» **Task item**
Continue the personal piece below about buying a house, starting right after its final sentence and keeping the same voice.

(Extract)

I just bought a house (yes, I will keep continue to scrape the barrel of this life experience until I’m out of material, thank you very much). But I didn’t just buy a house. First we decided we wanted a house and had to save up a lot of money for it. Then we went to viewing after viewing to work out which one we wanted. Then we put an offer in and that offer wasn’t quite high enough so we put another offer in. That got accepted and then there was so much paperwork, interspersed with periods of waiting for seemingly nothing and getting freaked out. We got the mortgage. We exchanged contracts. We completed, and then we finally got the keys.
And when I tell people this, they tend to not feel my pain. Apparently this whole saga of buying a house was actually pretty short, as buying houses go. There was no horrific chain. We weren’t trying to sell a house at the same time. But the distance between wanting and getting a house felt huge. We’d decided on this so long ago, and over the past year we just kept saying to each other, “Why don’t we have a house yet?”

(End Extract)
(Data excerpts)

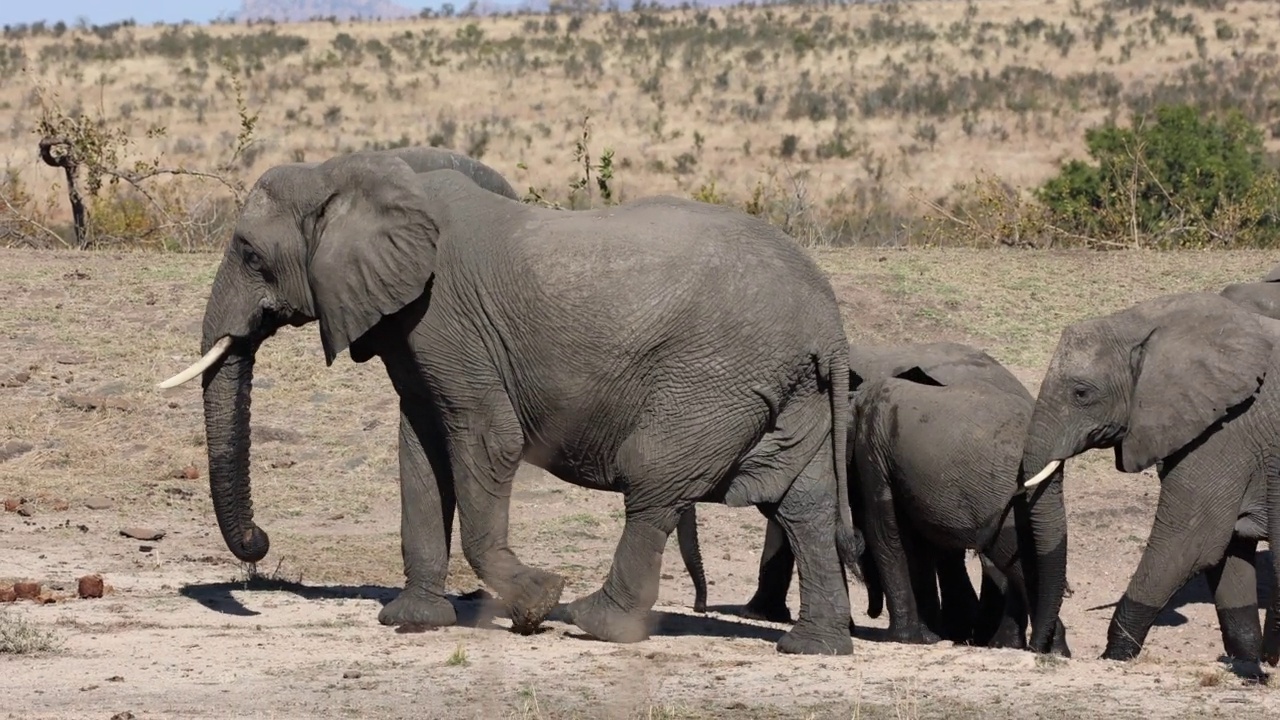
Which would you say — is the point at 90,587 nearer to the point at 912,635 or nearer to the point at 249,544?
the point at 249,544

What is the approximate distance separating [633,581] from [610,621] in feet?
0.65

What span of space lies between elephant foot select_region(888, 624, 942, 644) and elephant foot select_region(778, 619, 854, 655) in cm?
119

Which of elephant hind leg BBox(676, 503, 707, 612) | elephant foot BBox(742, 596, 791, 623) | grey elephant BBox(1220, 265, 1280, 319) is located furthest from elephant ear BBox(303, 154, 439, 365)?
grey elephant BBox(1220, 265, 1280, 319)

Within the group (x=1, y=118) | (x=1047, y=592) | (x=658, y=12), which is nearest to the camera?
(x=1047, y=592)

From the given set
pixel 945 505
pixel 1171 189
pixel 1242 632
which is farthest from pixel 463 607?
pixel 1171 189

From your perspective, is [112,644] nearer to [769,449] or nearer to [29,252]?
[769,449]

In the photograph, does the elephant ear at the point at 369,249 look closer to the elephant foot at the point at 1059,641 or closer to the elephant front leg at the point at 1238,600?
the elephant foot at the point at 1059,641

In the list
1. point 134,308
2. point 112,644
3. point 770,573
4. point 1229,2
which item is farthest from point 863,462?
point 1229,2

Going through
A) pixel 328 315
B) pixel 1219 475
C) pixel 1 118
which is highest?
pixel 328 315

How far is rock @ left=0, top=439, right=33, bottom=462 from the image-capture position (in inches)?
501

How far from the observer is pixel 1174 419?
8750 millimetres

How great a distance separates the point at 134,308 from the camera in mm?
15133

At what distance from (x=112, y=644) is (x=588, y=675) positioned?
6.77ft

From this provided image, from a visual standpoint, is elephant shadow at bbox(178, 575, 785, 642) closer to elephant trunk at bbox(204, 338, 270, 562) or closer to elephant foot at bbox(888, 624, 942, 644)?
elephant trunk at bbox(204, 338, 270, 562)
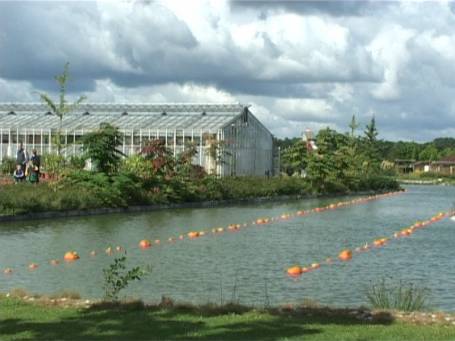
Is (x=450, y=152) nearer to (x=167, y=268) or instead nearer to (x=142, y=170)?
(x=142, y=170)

(End Data excerpts)

» **Exercise answer**
Even though there’s a lot to do when you move house, the main thing I found myself doing was waiting – and it feels like it’s the same for almost everything in life. You know something is physically wrong but you have to wait for appointments, tests, a diagnosis, treatments, different treatments, perhaps even surgery. You feel called to move to Africa and become a missionary but you have to get the money together, or your team, or a whole host of other things. Maybe you want kids but it can be years before you get pregnant or the adoption papers are signed, or you really want to get married but you’re still waiting to find the right person, or you’ve found the right person but they’re not ready yet.
And so, we wait.
Waiting feels passive; it feels like nothing is happening, like things aren’t moving along. Whether you’re waiting to get over something, to reach a goal or to make a big change, it’s hard to be patient while you wait – and it’s even harder to understand what exactly it is you’re waiting for. If I’m honest, I’m not always the best at waiting. And, if I’m brutally honest, I often give God a good talking-to. I say, “I thought you wanted this for me – what’s the hold up?” I know that everything happens in His perfect timing, but couldn’t His timing hurry up a little bit?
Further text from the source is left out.